» **Required action**: Retype the lines below word for word, omitting the pictures.

» **Dataset content**:

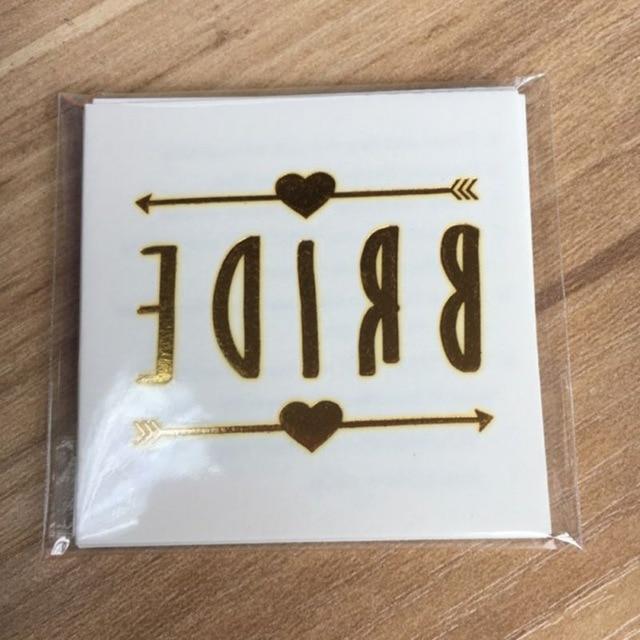 Bachelorette Party Temporary Tattoos | Bowlift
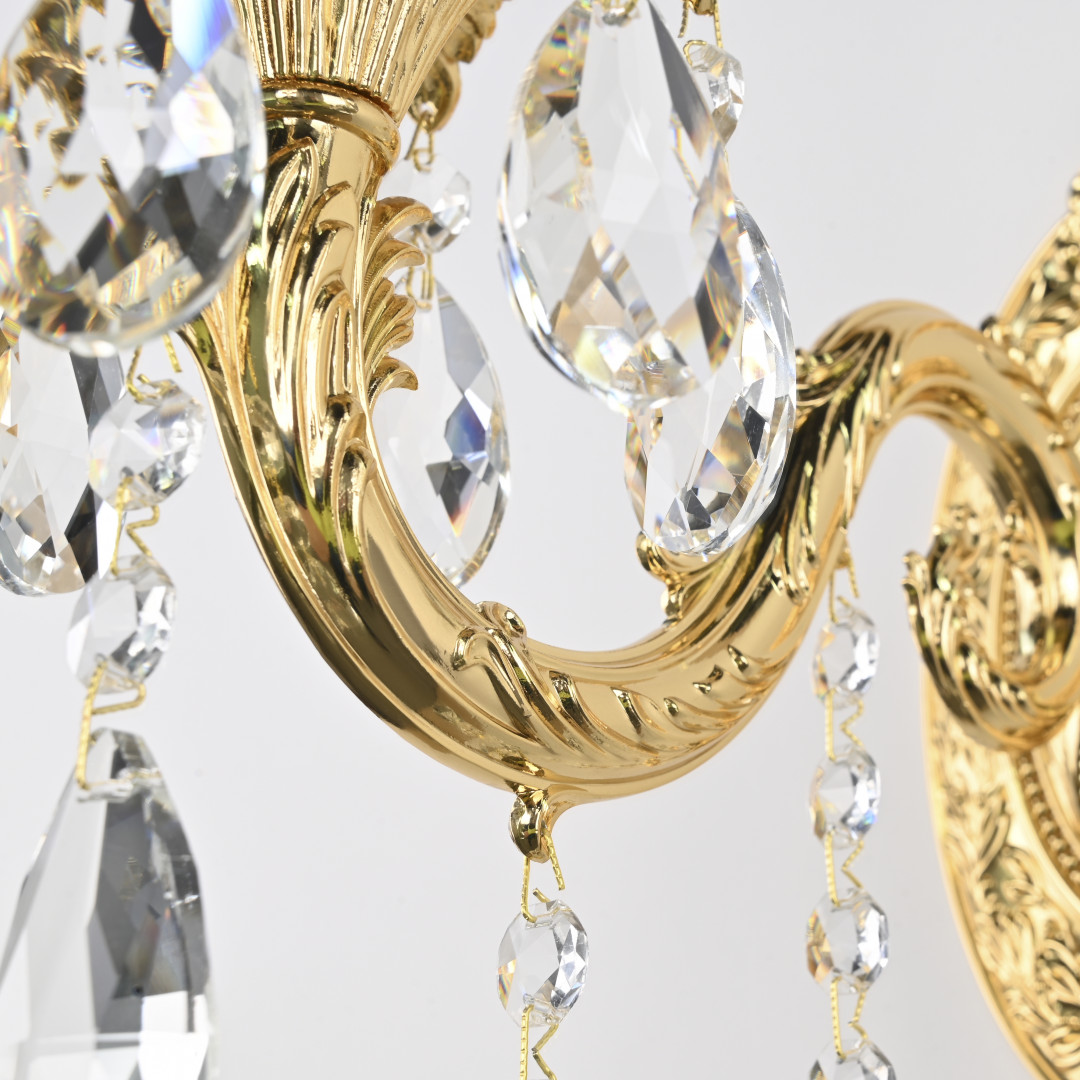 Бра с хрустальными подвесками AL7901B10/1/175 B G Bohemia Ivele Crystal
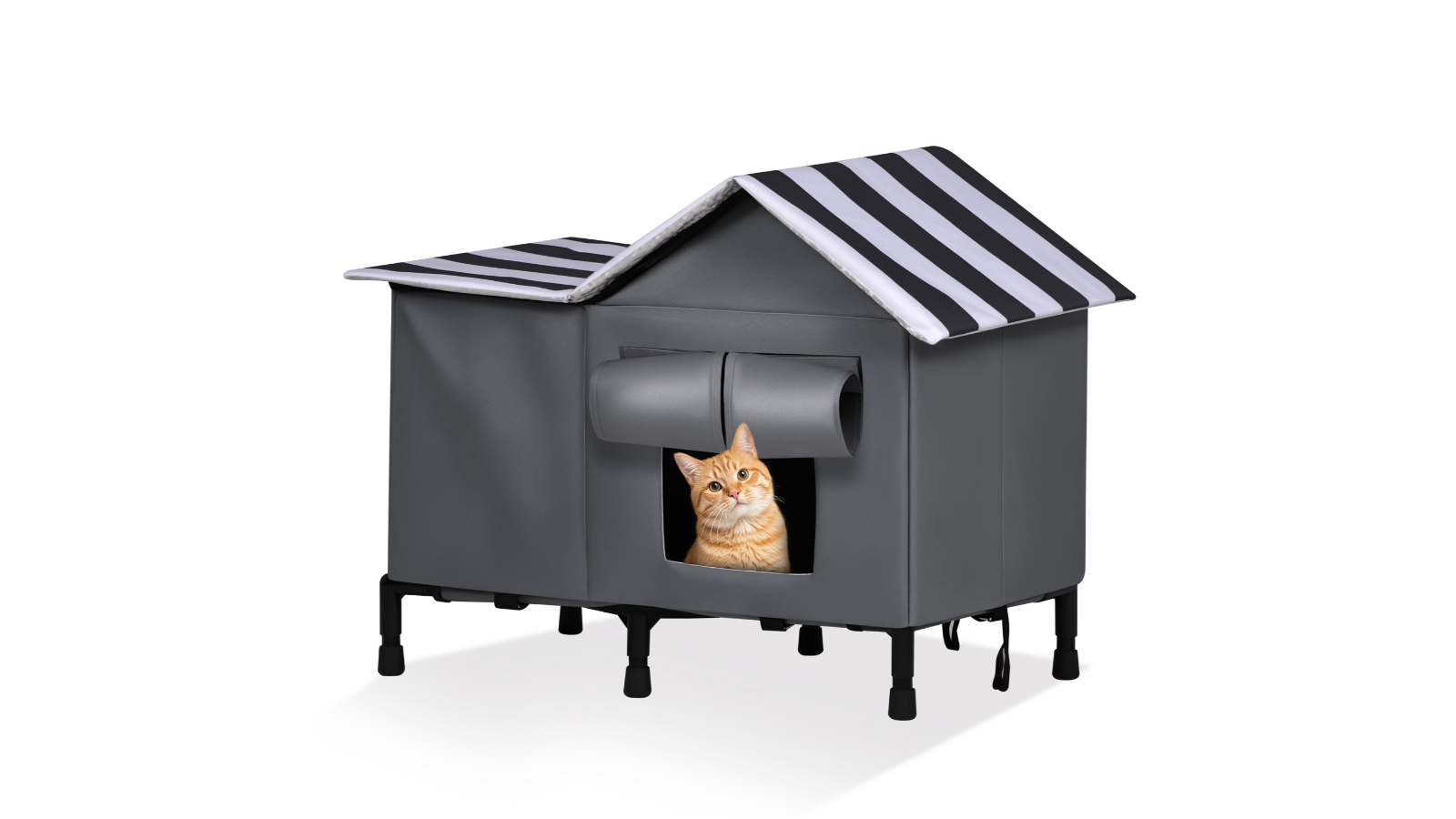 Advwin 2-in-1 Elevated Shelter Warm Pet Bed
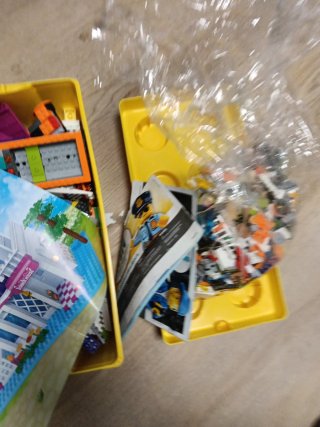 Scatola di stoccaggio LEGO gialla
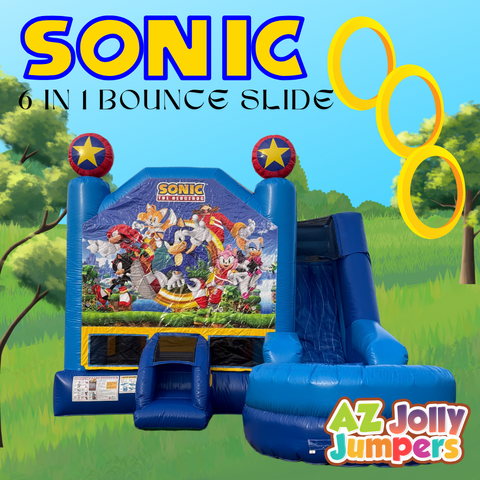 Sonic 6 in 1 Bounce House Slide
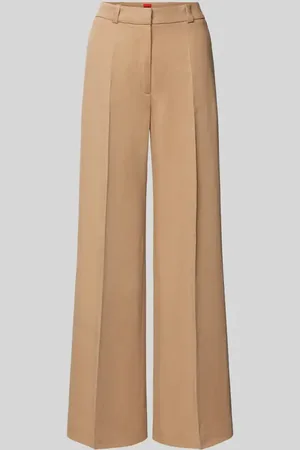HUGO BOSS Relaxed Fit Stoffhose aus reinem Lyocell Modell 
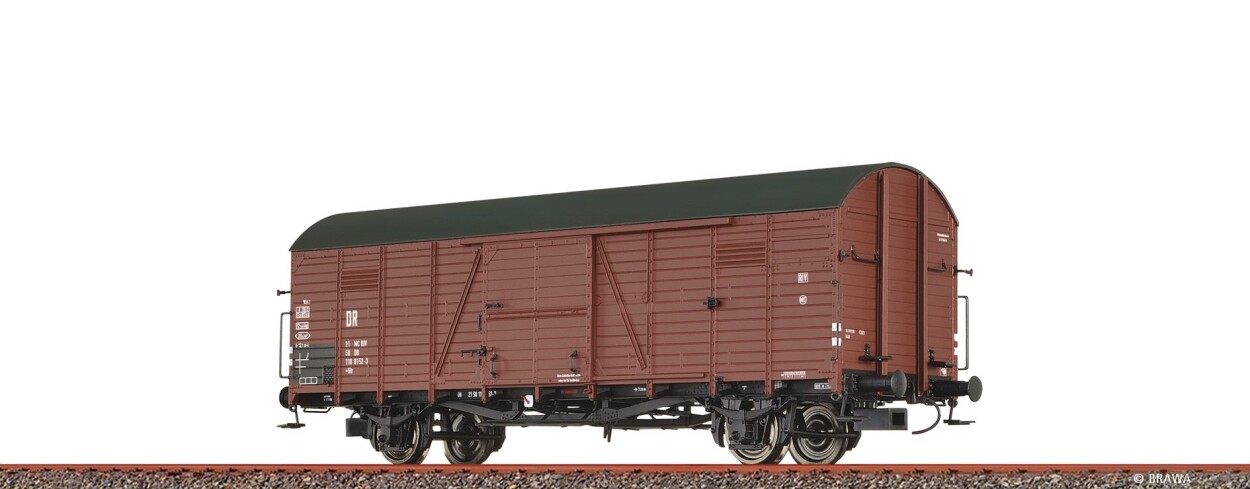 Brawa 51349 H0 Gedeckter Güterwagen Glr DR Ep. IV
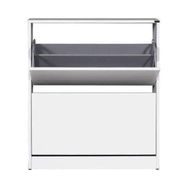 Adore Mobilya Flat Duo Beyaz 2 Katlı Ayakkabılık Dolabı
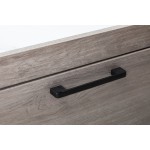 Apollo Gray Oak Finish Coffee Table with Marble Finish Top with Drawer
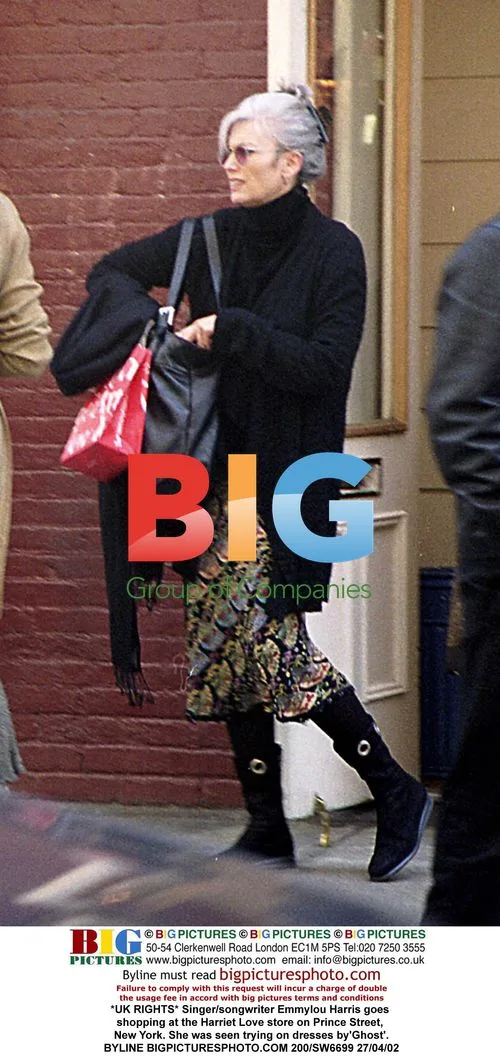 Emmylou Harris goes shopping in New York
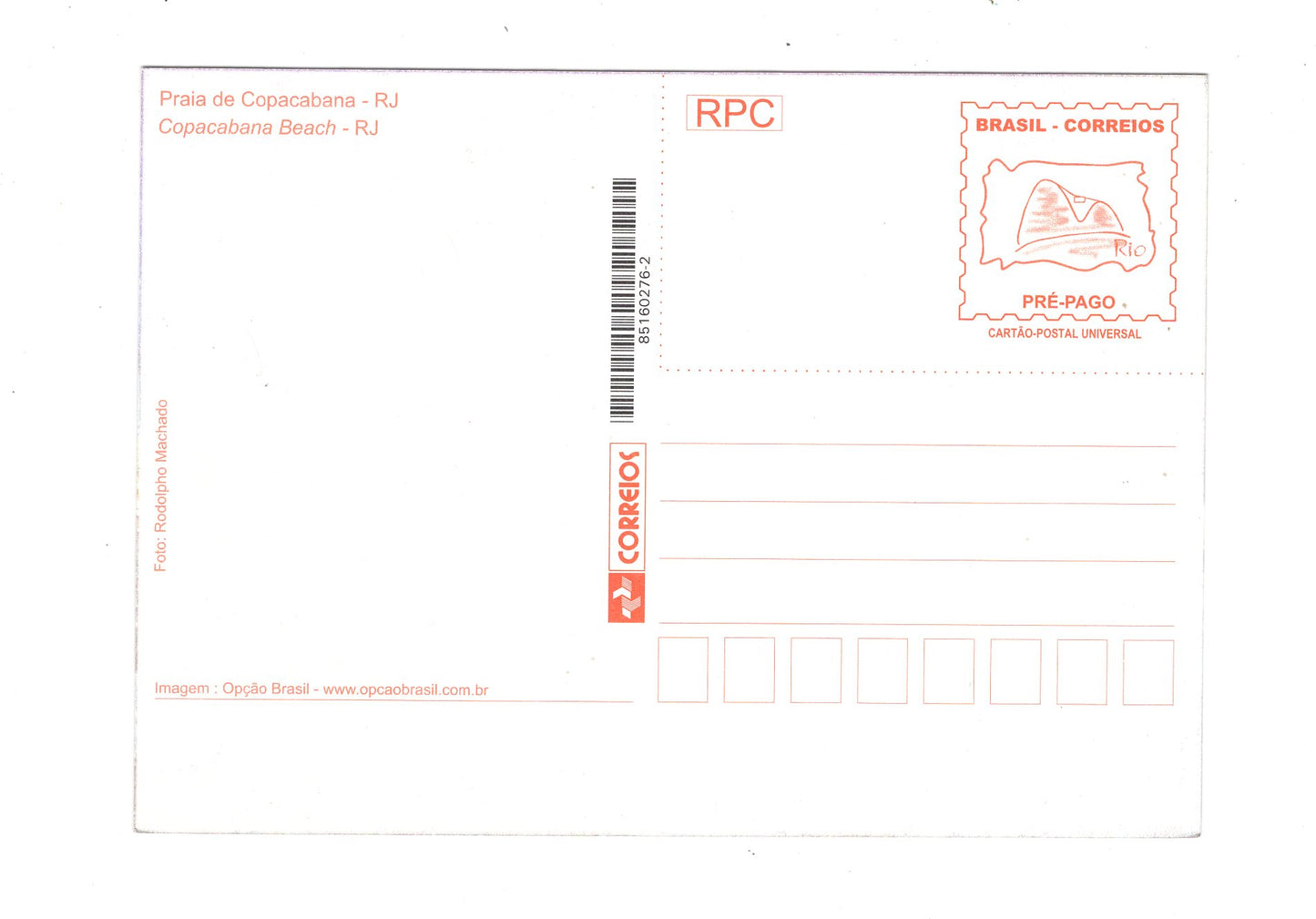Ansichtskarte Praia de Copacabana / Brasilien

» **Answer for this exercise**:
 Bachelorette Party Temporary Tattoos | Bowlift
 Бра с хрустальными подвесками AL7901B10/1/175 B G Bohemia Ivele Crystal
 Advwin 2-in-1 Elevated Shelter Warm Pet Bed
 Scatola di stoccaggio LEGO gialla
 Sonic 6 in 1 Bounce House Slide
HUGO BOSS Relaxed Fit Stoffhose aus reinem Lyocell Modell 
 Brawa 51349 H0 Gedeckter Güterwagen Glr DR Ep. IV
 Adore Mobilya Flat Duo Beyaz 2 Katlı Ayakkabılık Dolabı
 Apollo Gray Oak Finish Coffee Table with Marble Finish Top with Drawer
 Emmylou Harris goes shopping in New York
Ansichtskarte Praia de Copacabana / Brasilien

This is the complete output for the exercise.